Surfer Girl: portrait of Carissa Moore
Steven W. Justice
38×70, Oil on canvas 2022
The best surfer out there is the one having the most fun. – Duke Kahanamoku
Duke also said, “Out of water, I am nothing.” A fish out of water. Duke and his five brothers had Waikiki Beach literally in their back yard and they became strong swimmers, and they surfed, and they turned the rest of the world on to that strange upright sport. When Johnny Weissmuller stood to receive his first gold medal in the 1924 Olympics, for the 100 free-style, he was struck by the fact that he was standing between Duke and Samuel Kahanamoku on the medal stand (This was Duke’s 4th Olympics in 5 Olympiads – there were no 1916 Games). The Kahanamoku’s swam for the USA, though Hawaii was not a state yet, as did Weissmuller, who no one knew was ineligible at the time, having been born in Romania. His brother was born in Chicago, and the two swapped names and birth records so that Tarzan could swim on the American team. Sound fair?

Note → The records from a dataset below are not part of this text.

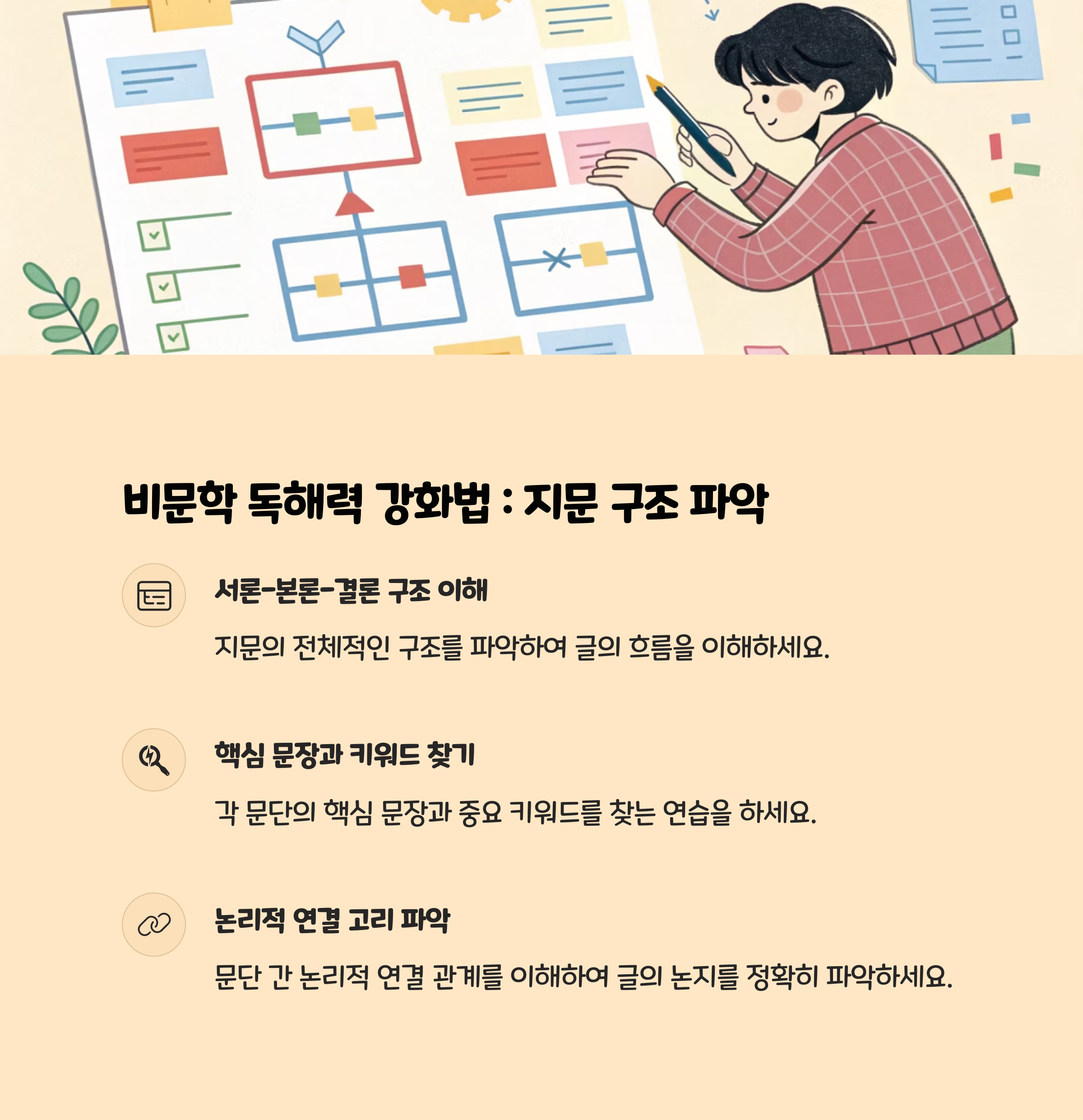 비문학 독해력 강화법 : 지문 구조 파악

서론-본론-결론 구조 이해

지문의 전체적인 구조를 파악하여 글의 흐름을 이해하세요.

핵심 문장과 키워드 찾기

각 문단의 핵심 문장과 중요 키워드를 찾는 연습을 하세요.

논리적 연결 고리 파악

문단 간 논리적 연결 관계를 이해하여 글의 논지를 정확히 파악하세요.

Fast forward to the 2020 Olympics in Japan, where surfing appeared as an Olympic sport for the first time. The gold medal in Women’s Short-board went to an American, Carissa Moore, who is half Native Hawaiian. She here becomes a super-hero in this delayed Pearl Harbor tag-back, with water banging around in the foreground, inspired by old Japanese woodblock prints by Hiroshige & Hokusai (partly for my own self eddy-fication — sorry). To add more Wowie to the Maui, she hangs ten on a red sun that has fallen from a sky that has been psychedelicized in the style and colors of John Van Hamersveld’s iconic Endless Summer surfing poster.

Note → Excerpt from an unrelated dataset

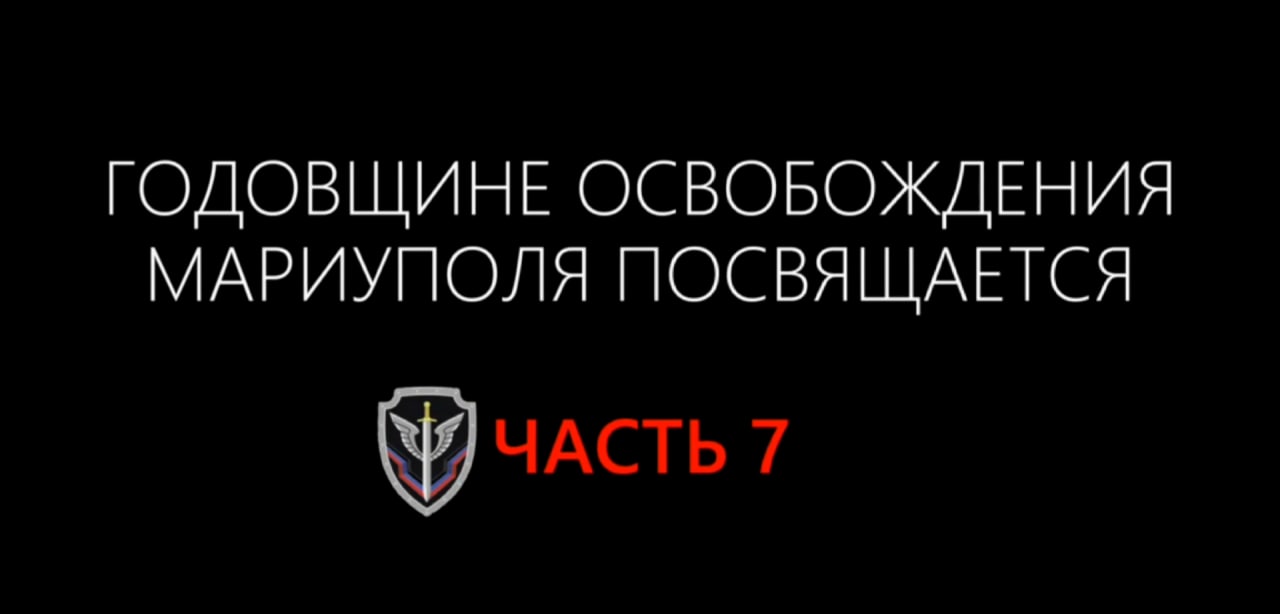 ГОДОВЩИНЕ ОСВОБОЖДЕНИЯ МАРИУПОЛЯ ПОСВЯЩАЕТСЯ

ЧАСТЬ 7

I did not know what she was standing on until I was half done with the painting. Is she standing on a gold medal? No, glory’s not the only point. A globe? Too grandiose. A beach ball? She’s a surfer, not a seal. A disco ball? I’ll not even respond to that. A large pearl? Botticelli already did something like that. A 3-ball? Only the 8-ball can float. (Then why’s the sport called Pool?) The only thing that made any sense to me and suited the magnitude of Clarissa Moore’s achievement was the Rising Sun.